Rules are made for a reason — mostly to keep everyone honest. For example, if you want to vote in Nigeria, you’re expected to have a permanent voter’s card (PVC). You simply cannot vote without it.
And if you want to appear on the ballot as a candidate for any political office, there are requirements you need to clear. They’re nothing extreme like sacrificing your firstborn child or dancing naked at the cemetery on a full moon night.
They’re basic things like not being a criminal, being the right age (you can be too young to run) and submitting the right documents to prove you’re who you say you are.
Nigerian politicians are notorious for misplacing these documents, especially the certificates that prove they went to school.
President Buhari is perhaps the poster boy of certificate scandals in Nigeria because it wasn’t enough to deny him the country’s highest political office. But he is, by far, not the only perpetrator of the missing certificate trend.
With the 2023 general elections in full swing, there’s a new batch of politicians who have a problem presenting their certificates. Who are they?
The irony of Buhari handing over power to another president with a shifty history with certificates is pretty loud, but that’s a possibility in 2023. The candidate of the All Progressives Congress (APC), Bola Tinubu, told INEC his primary and secondary school certificates went missing while he was in exile to escape the claws of General Sani Abacha’s military government.
The omission won’t affect his candidacy as he’s submitted his university certificate which is above the minimum requirement of School Certificate level. But something does smell.
Birds of a feather do flock together because Tinubu’s running mate, Kabiru Masari, also failed to submit original primary and secondary school certificates to INEC.
His story is he lost the certificates somewhere in Abuja in January 2021 and has been unable to retrieve them. He submitted an affidavit instead.

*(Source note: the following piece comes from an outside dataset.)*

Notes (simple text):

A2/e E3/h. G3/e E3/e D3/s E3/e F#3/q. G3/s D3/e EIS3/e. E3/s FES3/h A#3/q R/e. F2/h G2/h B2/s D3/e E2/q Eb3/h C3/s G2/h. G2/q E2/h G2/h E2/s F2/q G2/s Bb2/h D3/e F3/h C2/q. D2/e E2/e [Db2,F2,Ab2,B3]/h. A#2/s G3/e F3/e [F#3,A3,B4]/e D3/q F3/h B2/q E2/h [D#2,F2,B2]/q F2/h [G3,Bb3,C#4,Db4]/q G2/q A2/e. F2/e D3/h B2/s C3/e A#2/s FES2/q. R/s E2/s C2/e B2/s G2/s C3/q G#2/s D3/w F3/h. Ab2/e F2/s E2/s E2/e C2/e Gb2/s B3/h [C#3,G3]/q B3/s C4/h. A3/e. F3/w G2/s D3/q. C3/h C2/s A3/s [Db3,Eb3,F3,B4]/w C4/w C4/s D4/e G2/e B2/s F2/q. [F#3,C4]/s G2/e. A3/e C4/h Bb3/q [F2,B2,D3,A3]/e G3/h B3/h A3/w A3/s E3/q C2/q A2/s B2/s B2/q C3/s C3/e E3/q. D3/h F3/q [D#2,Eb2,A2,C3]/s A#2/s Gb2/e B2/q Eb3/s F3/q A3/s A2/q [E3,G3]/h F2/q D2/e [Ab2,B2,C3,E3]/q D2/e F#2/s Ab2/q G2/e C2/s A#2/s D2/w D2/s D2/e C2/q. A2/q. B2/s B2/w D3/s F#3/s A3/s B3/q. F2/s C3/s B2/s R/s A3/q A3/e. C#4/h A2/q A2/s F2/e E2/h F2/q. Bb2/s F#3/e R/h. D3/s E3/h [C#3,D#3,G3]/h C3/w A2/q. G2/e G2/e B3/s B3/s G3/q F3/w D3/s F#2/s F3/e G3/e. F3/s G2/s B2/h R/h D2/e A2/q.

Ifeanyi Okowa, the vice-presidential candidate of the People’s Democratic Party (PDP), has his own certificate drama. In place of a West African School Certificate (WASC), the current Delta State governor submitted an
excuse affidavit. He said he lost his certificate and asked INEC to take his word for it that he had an outstanding result.
Malik Ado Ibrahim
The presidential candidate of the Young Progressives Party (YPP) told INEC he lost his original BSc. certificate while in transit from Kaduna to Abuja in July 2021. We imagine it involved a high-speed chase and gravity-defying stunts that ended in a ball of fire.
And the certificates were lost forever
The trend of Nigerian politicians with missing certificates is a worrying one that’s lasted for too long. Not only does it call into question the integrity of the potential public servant, it ridicules the country’s electoral process.
Politicians aren’t doing enough to obtain certified true copies of their lost certificates because the system is not making that demand of them, and that has to change.
If systems don’t work as they should, what’s the point of having them?